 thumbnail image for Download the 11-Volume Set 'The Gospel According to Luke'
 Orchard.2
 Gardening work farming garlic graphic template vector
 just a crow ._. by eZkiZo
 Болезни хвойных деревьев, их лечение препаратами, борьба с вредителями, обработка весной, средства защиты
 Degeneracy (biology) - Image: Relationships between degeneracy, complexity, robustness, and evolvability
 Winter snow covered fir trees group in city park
━━━━
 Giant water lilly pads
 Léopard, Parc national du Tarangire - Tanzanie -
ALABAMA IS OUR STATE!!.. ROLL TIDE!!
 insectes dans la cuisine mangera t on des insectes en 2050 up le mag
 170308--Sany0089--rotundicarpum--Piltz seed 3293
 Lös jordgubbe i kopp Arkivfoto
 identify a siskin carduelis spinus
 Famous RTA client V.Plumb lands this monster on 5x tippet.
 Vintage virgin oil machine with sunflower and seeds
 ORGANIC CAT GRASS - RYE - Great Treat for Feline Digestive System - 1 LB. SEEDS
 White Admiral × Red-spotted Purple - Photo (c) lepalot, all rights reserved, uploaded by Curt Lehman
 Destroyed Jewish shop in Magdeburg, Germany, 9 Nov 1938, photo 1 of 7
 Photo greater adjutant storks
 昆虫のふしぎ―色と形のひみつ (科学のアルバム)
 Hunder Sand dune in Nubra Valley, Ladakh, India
━━━━
__PROBLEM DESCRIPTION__. Would you retype exactly the lines above, from the line with "White Admiral ×" to the line with "Hunder Sand dune", with both end lines kept and nothing more?

__RESPONSE TO THE TASK__.
 White Admiral × Red-spotted Purple - Photo (c) lepalot, all rights reserved, uploaded by Curt Lehman
 Destroyed Jewish shop in Magdeburg, Germany, 9 Nov 1938, photo 1 of 7
 Photo greater adjutant storks
 昆虫のふしぎ―色と形のひみつ (科学のアルバム)
 Hunder Sand dune in Nubra Valley, Ladakh, India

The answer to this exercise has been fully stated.